In a video call with delegates late last month, Sanders urged them to join him in uniting behind Biden—while continuing their efforts to push the Democratic establishment to the left. Some of his most vocal backers have gone less quietly. Former Ohio state senator and Sanders campaign co-chair Nina Turner slammed the policy task forces for “pretending like it’s kumbaya” while leaving out Sanders’ top priorities, such as Medicare for All. Progressives, she told Yahoo News last month, must be prepared to not give Biden’s would-be administration “a moment’s rest.” And all those insider gains Sanders and his DNC-serving supporters have made haven’t necessarily translated into trust among his delegates broadly. “Many still see the DNC as being completely and totally full of loyalists to Hillary,” Taeb says.

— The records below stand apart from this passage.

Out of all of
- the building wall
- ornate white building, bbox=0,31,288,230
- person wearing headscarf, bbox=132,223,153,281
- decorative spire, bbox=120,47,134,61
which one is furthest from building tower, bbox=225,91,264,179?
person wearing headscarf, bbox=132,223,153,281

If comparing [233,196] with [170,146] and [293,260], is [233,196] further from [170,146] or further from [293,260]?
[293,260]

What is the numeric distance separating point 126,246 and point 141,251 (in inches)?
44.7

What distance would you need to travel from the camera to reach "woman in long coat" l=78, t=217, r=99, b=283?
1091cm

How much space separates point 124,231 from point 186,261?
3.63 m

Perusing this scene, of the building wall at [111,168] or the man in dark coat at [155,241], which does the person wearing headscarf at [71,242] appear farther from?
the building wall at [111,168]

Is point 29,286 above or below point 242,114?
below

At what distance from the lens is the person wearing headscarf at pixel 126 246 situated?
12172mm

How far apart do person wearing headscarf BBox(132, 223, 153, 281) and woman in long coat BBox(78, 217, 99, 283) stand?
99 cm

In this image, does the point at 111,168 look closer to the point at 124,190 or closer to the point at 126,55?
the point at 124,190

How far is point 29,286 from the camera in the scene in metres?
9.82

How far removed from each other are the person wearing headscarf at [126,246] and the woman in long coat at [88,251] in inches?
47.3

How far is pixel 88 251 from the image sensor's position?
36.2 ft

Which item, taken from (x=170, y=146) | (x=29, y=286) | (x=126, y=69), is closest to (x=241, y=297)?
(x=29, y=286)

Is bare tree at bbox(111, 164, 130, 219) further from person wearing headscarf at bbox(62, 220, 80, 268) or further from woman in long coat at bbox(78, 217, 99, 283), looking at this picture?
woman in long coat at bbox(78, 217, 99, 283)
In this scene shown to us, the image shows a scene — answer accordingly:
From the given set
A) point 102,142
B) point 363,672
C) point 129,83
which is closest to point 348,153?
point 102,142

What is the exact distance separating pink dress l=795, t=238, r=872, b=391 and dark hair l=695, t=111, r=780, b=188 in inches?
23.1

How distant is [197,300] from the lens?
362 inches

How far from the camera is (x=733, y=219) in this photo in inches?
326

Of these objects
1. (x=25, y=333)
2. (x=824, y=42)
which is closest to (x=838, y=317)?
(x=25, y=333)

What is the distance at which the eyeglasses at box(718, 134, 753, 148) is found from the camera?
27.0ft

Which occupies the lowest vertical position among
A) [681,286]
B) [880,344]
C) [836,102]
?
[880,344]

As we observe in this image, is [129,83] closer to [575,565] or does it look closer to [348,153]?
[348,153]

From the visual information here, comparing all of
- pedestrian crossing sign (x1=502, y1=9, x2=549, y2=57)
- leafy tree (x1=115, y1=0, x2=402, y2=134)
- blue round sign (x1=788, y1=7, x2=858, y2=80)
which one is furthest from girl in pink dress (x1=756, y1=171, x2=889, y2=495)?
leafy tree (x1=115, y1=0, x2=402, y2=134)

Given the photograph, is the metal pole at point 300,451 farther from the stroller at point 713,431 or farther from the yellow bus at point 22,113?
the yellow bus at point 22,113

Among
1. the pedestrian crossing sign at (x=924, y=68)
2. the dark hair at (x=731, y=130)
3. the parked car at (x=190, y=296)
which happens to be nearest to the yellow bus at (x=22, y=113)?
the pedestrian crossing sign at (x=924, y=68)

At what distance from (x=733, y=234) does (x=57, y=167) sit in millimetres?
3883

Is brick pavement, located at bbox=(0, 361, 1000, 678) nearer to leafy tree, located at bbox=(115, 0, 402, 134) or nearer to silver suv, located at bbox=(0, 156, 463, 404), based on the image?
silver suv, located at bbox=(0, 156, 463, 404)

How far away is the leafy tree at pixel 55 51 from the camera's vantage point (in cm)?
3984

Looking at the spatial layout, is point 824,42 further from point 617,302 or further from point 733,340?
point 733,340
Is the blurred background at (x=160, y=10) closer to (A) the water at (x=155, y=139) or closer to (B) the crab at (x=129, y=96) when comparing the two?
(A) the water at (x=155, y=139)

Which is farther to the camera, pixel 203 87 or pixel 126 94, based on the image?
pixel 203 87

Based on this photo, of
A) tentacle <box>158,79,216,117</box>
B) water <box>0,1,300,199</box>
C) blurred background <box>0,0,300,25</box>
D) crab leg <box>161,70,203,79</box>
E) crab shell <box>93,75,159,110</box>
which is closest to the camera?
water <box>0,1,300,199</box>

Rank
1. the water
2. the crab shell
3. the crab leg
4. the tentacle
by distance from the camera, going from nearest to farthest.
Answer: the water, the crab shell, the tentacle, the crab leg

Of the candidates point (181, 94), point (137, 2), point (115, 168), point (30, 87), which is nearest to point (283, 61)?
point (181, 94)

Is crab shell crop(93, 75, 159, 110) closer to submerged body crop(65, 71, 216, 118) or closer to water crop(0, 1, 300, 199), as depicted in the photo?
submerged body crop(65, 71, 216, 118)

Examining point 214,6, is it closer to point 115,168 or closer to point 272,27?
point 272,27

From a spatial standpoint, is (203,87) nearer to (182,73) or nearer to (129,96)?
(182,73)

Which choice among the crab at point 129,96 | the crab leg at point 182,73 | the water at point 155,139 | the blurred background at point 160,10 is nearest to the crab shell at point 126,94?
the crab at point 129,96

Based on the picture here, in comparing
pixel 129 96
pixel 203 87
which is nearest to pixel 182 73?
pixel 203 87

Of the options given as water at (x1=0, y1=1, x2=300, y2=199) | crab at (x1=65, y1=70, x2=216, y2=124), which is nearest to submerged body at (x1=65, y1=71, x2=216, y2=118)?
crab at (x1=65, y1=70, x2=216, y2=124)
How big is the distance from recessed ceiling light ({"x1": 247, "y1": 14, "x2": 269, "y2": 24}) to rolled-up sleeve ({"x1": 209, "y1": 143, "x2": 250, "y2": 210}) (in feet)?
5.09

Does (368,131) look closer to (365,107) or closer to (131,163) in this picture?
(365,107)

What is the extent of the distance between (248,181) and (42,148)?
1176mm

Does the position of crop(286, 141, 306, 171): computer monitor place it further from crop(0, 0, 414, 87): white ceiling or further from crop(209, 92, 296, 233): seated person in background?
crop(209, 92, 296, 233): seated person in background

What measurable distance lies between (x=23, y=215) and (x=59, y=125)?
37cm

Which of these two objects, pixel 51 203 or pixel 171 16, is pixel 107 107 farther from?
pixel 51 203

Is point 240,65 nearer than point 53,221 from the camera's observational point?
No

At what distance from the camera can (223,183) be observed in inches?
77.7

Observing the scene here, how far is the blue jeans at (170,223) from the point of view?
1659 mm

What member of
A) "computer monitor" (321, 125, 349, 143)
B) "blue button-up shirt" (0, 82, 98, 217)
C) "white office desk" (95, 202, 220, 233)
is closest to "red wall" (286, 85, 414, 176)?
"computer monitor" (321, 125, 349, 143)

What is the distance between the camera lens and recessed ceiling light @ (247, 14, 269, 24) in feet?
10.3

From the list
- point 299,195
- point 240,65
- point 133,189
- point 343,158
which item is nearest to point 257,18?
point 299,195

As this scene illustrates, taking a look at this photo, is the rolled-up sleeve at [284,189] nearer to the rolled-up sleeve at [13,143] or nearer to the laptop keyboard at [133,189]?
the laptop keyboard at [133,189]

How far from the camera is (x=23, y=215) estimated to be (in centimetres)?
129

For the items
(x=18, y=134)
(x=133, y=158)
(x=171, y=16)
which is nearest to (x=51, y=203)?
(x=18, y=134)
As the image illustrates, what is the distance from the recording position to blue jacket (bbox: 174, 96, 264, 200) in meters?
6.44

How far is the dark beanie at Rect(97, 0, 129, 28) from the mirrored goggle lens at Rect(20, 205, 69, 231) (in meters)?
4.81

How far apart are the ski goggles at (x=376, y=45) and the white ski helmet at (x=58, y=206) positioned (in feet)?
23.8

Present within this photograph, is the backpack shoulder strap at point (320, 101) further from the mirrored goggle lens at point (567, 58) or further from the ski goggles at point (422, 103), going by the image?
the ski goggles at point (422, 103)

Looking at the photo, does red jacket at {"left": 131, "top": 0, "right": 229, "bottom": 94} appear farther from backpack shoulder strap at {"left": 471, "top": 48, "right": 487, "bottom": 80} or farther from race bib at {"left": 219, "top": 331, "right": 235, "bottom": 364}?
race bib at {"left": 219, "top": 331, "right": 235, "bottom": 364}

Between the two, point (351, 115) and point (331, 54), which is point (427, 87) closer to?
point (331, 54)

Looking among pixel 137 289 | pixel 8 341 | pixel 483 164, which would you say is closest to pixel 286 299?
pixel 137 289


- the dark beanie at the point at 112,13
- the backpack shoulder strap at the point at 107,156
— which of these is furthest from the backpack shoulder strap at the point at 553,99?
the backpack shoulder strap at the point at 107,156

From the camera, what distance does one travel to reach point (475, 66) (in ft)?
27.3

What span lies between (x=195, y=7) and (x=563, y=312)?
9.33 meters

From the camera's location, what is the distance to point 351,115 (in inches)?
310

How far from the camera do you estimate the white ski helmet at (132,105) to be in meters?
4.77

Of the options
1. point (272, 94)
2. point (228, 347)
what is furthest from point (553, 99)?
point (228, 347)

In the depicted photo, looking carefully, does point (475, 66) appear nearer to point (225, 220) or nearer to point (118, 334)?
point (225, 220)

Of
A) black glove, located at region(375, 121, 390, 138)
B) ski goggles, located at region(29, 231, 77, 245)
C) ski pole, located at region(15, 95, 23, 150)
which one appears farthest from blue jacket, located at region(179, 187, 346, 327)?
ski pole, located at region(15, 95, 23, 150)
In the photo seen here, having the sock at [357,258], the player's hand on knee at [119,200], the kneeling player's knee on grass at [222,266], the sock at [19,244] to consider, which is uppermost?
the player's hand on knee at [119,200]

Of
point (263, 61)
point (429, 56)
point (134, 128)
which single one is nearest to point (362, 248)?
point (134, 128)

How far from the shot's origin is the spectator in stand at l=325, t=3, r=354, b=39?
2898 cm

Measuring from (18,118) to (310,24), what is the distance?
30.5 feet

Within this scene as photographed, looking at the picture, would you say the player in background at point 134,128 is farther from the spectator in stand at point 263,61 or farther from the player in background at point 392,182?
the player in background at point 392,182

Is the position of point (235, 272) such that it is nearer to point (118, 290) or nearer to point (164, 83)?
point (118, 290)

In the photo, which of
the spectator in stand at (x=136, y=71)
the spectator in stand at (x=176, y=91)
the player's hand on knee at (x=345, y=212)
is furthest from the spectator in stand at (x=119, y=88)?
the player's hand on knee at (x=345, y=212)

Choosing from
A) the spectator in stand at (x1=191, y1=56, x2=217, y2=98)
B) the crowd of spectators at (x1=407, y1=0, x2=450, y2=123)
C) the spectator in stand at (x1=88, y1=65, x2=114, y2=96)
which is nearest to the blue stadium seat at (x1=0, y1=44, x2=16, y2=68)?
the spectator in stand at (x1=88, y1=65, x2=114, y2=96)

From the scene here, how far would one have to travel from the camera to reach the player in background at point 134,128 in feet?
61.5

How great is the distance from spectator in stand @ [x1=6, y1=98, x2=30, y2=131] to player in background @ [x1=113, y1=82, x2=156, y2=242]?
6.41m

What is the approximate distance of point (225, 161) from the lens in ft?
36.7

Norman Solomon, a Sanders California delegate and national director of Sanders-aligned RootsAction.org, says “a lot of activists have stepped up to fill the gap” after Sanders decided against a prolonged campaign to amass as many additional delegates as possible. The nature of any planned protests had to be overhauled once the convention went digital. The focus, Solomon says, has been on Medicare for All—“not just espousing it, but by tangibly fighting in the convention context to assert the need for it,” he says. Sanders supporters argue that the idea is not only popular among Democrats, but that present circumstances demand it. “We’re in the midst of a pandemic and millions of Americans have lost jobs,” Rep. Ro Khanna (D-Calif.), a national co-chair of Sanders’ campaign, tells me. “There should be a moral imperative for Medicare for All.” 

Biden disagrees. He supports adding a public option to Obamacare and expanding Medicare to people as young as 60, but he has repeatedly he criticized Sanders’ plan as too costly and unrealistic, even as recently as July. A petition organized by Sanders’ Nevada delegation asks delegates to vote against the DNC platform unless it explicitly includes Medicare for All. More than 800 delegates, including Khanna, have signed on.

Sanders delegates from California have also organized a “shadow convention” to draw attention to Medicare for All, the Green New Deal, and criminal justice reforms that Biden has not yet committed to. The agenda includes streamed speeches from progressive leaders as well as in-person events, such as a car caravan around Disneyland to demand Medicare for All and a socially distanced rally at a state prison.

Those efforts are an attempt to “reframe” the convention away from a message of “it’s simply time to get in line,” Solomon says. “Progressives didn’t win this nomination fight, but we recognize the progressive fight is 24/7, 365.”

But other Sanders delegates aren’t sure this is the right forum for that fight. “Would I rather have our platform speak unequivocally in support for Medicare for All or Palestine? Absolutely. Will I vote against the platform because of that? I don’t think so,” says Ray McKinnon, a DNC member and Sanders supporter from North Carolina.

McKinnon, who is Black, worries that too much division at this crucial moment could be especially dangerous for Americans of color. “Folks who are not going to bear in their bodies the consequences of four more years of Donald Trump seem to be the loudest,” he says. “We need to stop talking about the luxury of a protest vote.”